This story about Brian Kelly illustrates why he'd be a terrible fit at Michigan State

Sep 23, 2017; East Lansing, MI, USA; Notre Dame Fighting Irish head coach Brian Kelly and Michigan State Spartans head coach Mark Dantonio shake hands after Notre Dame defeated MSU at Spartan Stadium. Mandatory Credit: Matt Cashore-Imagn Images
Sep 23, 2017; East Lansing, MI, USA; Notre Dame Fighting Irish head coach Brian Kelly and Michigan State Spartans head coach Mark Dantonio shake hands after Notre Dame defeated MSU at Spartan Stadium. Mandatory Credit: Matt Cashore-Imagn Images | Matt Cashore-Imagn Images

The name "Brian Kelly" has been floating around for the past 24 hours after LSU fired the veteran head coach following a 34-14 start to his coaching career in Baton Rouge.

While 34-14 may seem like a good record for any coach in the first four-plus seasons at a school, it just doesn't cut it at LSU where the expectations are national titles every year. They have fired several head coaches who had actually won the national title there, but just couldn't sustain that success over time -- just ask Ed Orgeron who fielded one of the best teams of all time.

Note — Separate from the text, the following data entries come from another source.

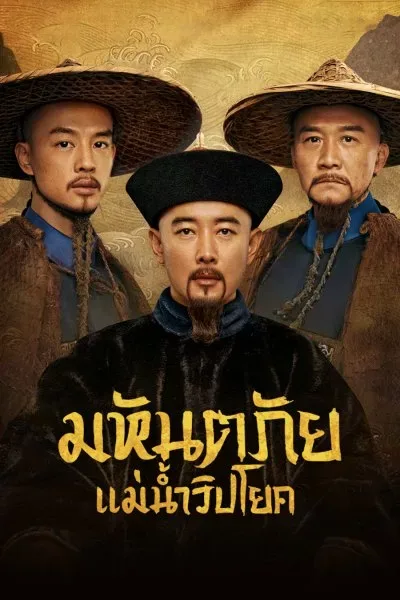 The Long River (2022) มหันตภัยแม่น้ำวิปโยค โปสเตอร์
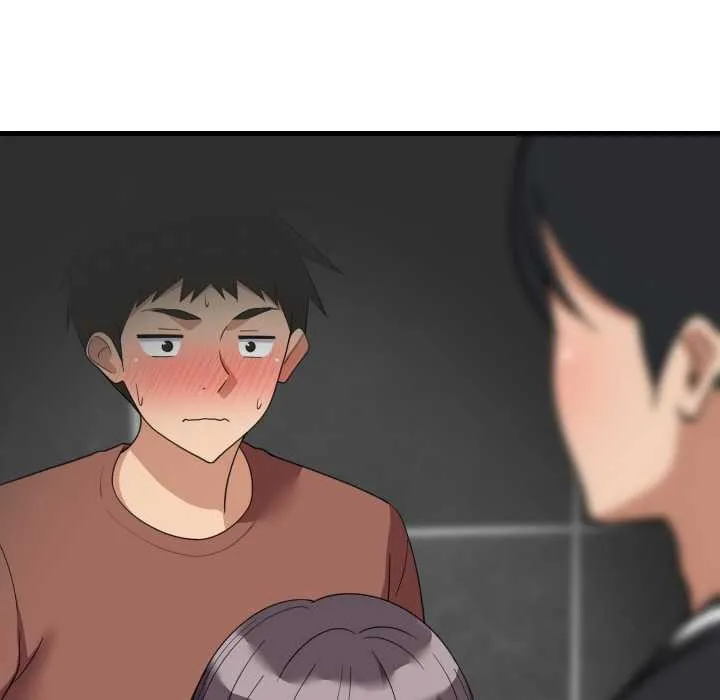 难缠姐妹偏要和我同居 第78話 第6页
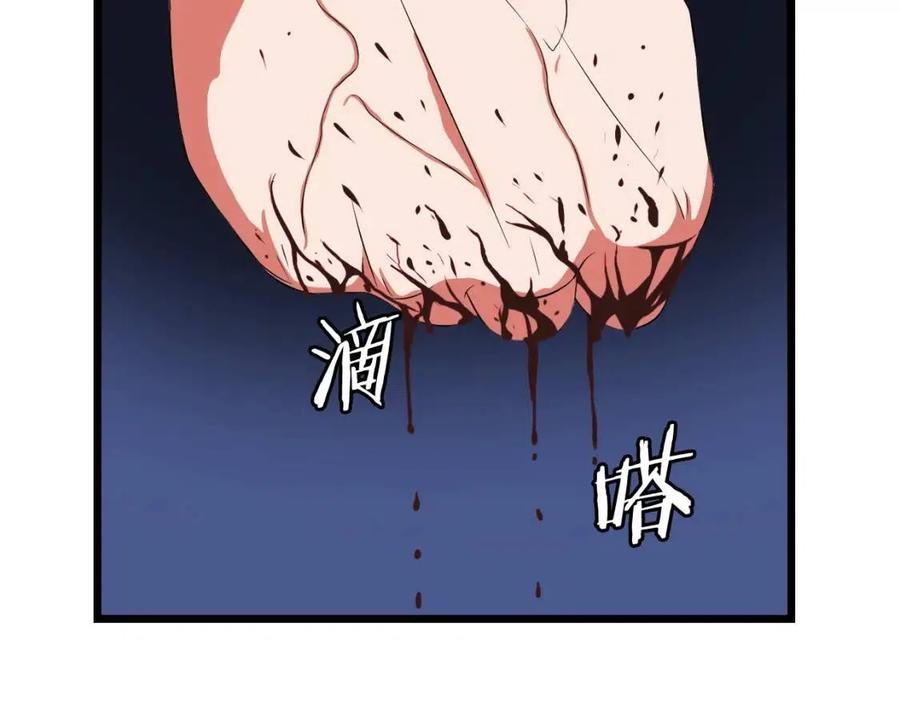 第11话 条件98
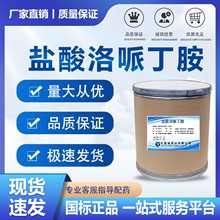 盐酸洛哌丁胺现货供应高含量原料质量保障25kg/桶量大从优包邮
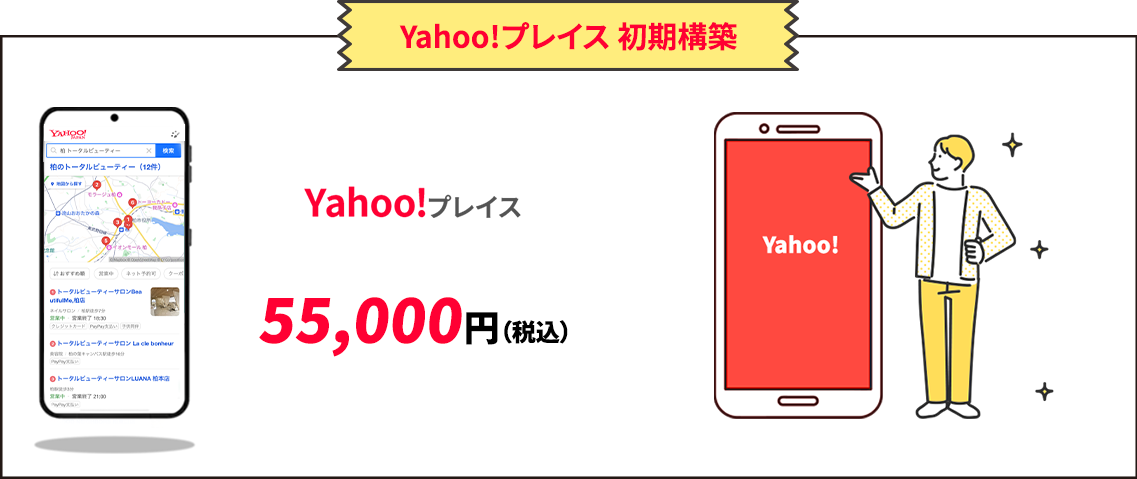 Yahoo!プレイス 初期構築55,000円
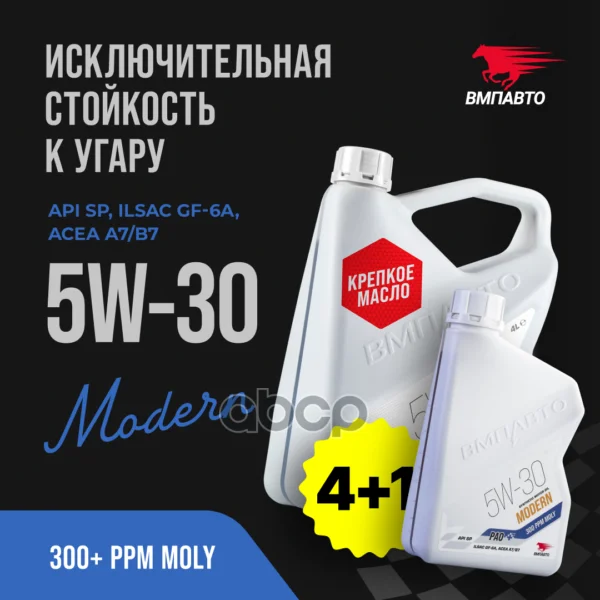 Масло моторное синтетическое Modern 5W30 SP,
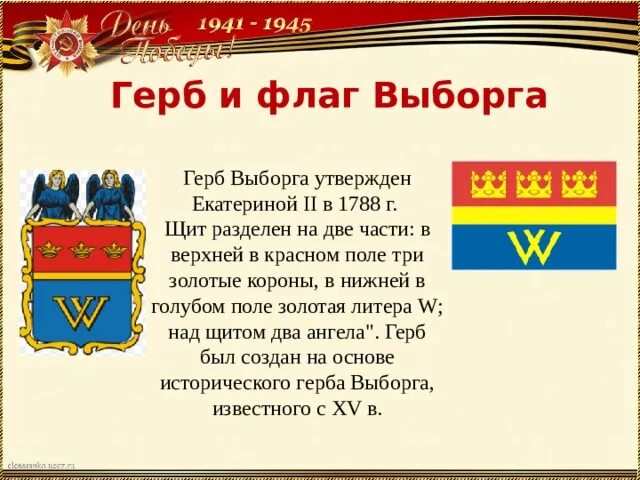 Герб Выборга. Выборг герб города. Герб Выборгского района. Флаг выборга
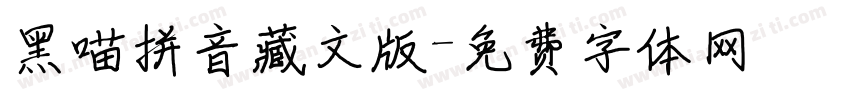 黑喵拼音藏文版字体转换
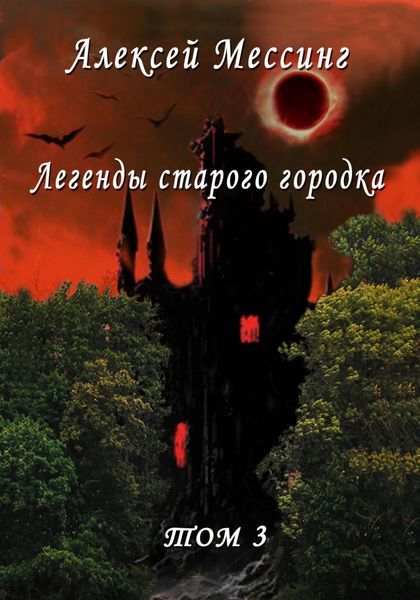 Обложка книги  «Легенды старого городка. Том 3»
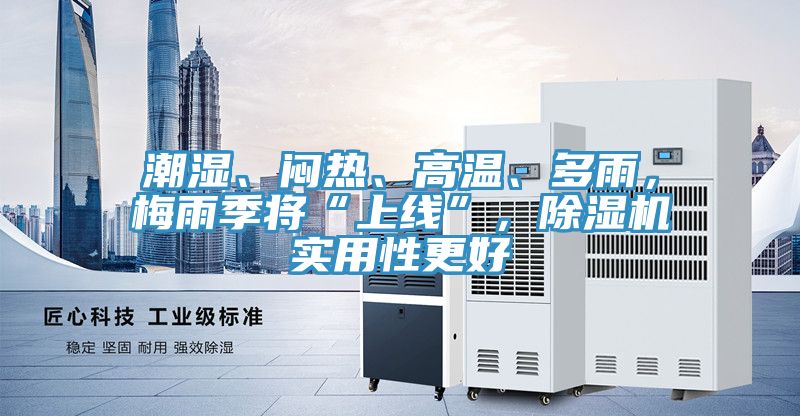 潮湿、闷热、高温、多雨，梅雨季将“上线”，粉色应用黄色软件实用性更好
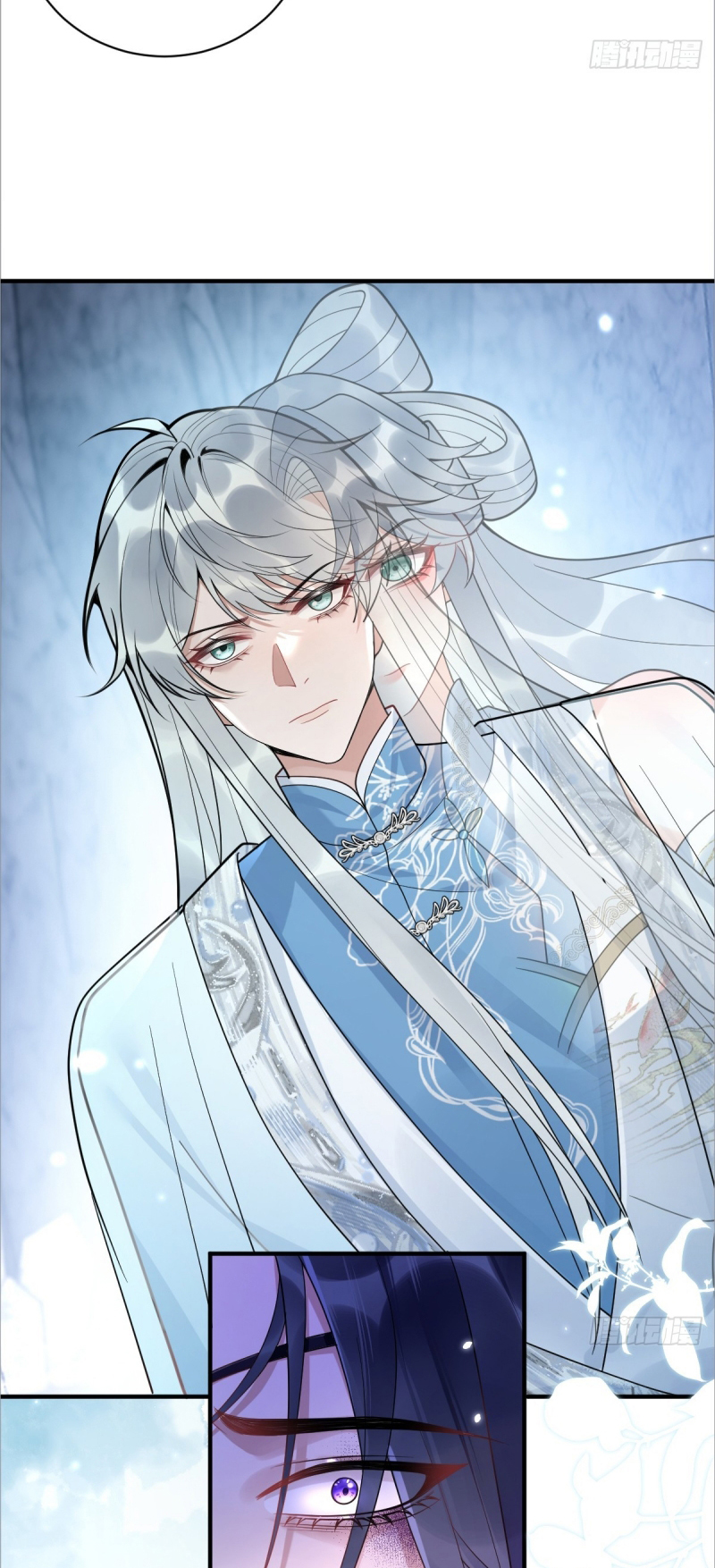 Lấy Trân Châu Làm Sính Lễ Chap 12 - Trang 2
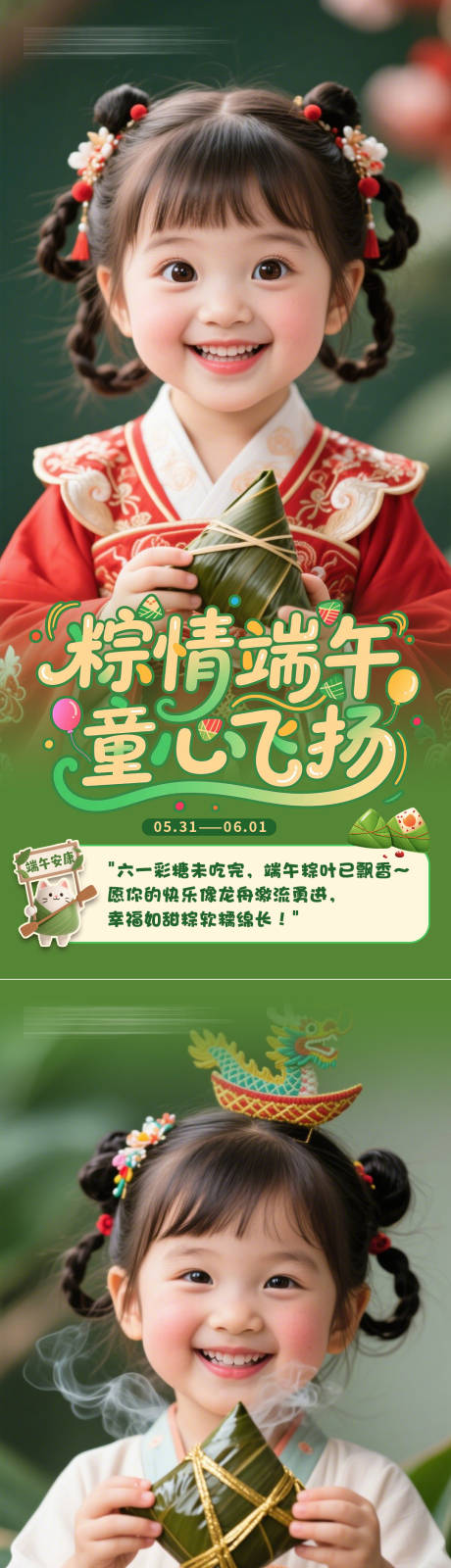 源文件下载【海报】编号：36400030980428248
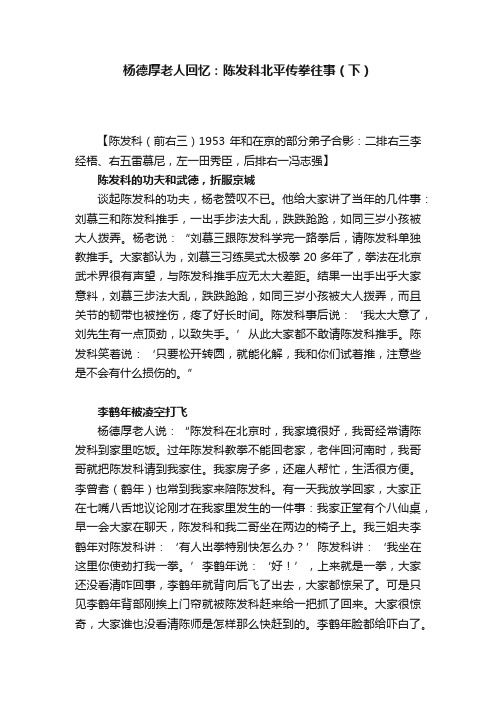 杨德厚老人回忆：陈发科北平传拳往事（下）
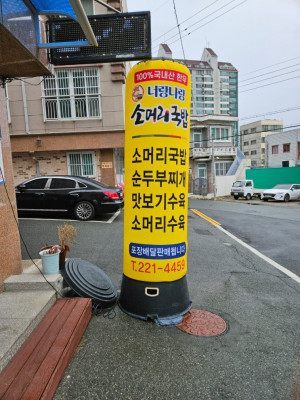 마산소머리국밥 마산국밥맛집 매장이 청결한 너랑나랑 소머리국밥 방문기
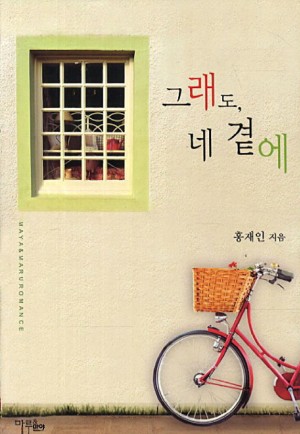 그래도 네곁에(단편)홍재인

Kelly's welcome wore out in Louisiana just as quickly as he picked up a southern accent. He was essentially shown the door on Saturday night after getting blown out at home by Texas A&M.

With Kelly back on the market and Michigan State potentially looking for a replacement for Jonathan Smith, it made sense to connect the two dots. Kelly began his college coaching career in Michigan at Grand Valley State where he won two Division II national titles, and then he was hired by Central Michigan and then Cincinnati to replace Mark Dantonio who left for Michigan State.

Fast forward to 2025 and Kelly is still coaching after stopping at Notre Dame and then LSU, but he's looking for a new job after the Tigers decided he wasn't the right guy for the job.

Michigan State fans began processing the "he knows the state of Michigan" narrative when trying to figure out if he would fit in East Lansing, and his recruiting prowess is also a positive. He would, at the very least, make the Spartans more talented and competitive.

However, his personality wouldn't be a cultural fit in East Lansing -- at all.

Don't believe me? Take this story about Kelly from his Central Michigan coaching days, for example.

According to a story by ESPN's Rob Demovsky back in 2019 that is somehow overlooked, current 49ers defensive coordinator (and former MSU grad assistant) Robert Saleh and Packers head coach Matt LaFleur were grad assistants at Central Michigan under then-head coach Brian Kelly. They thought they were invited to a party at their boss' house (Kelly), but they were actually on the worker list. They shoveled snow and parked cars all night before fetching the cars for the guests at the end of the night.

That led both Saleh and LeFleur to vow to never treat their staff members like this when they get bigger coaching jobs. Both have lived up to their promise while Kelly was probably doing the same weird stuff with his assistants at his other schools.

This is just one example of Kelly being just a not-so-good person off the field. There are countless stories about him, and this one sticks out as one of those stories that makes you realize just why he leaves every single job with people hating him.

If you want to diminish the culture and win 8-9 games every year with the occasional 10-win season but the players would hate the head coach and the roster turnover would be insane, Kelly is the guy.

If you actually want to build something sustainable, you look elsewhere.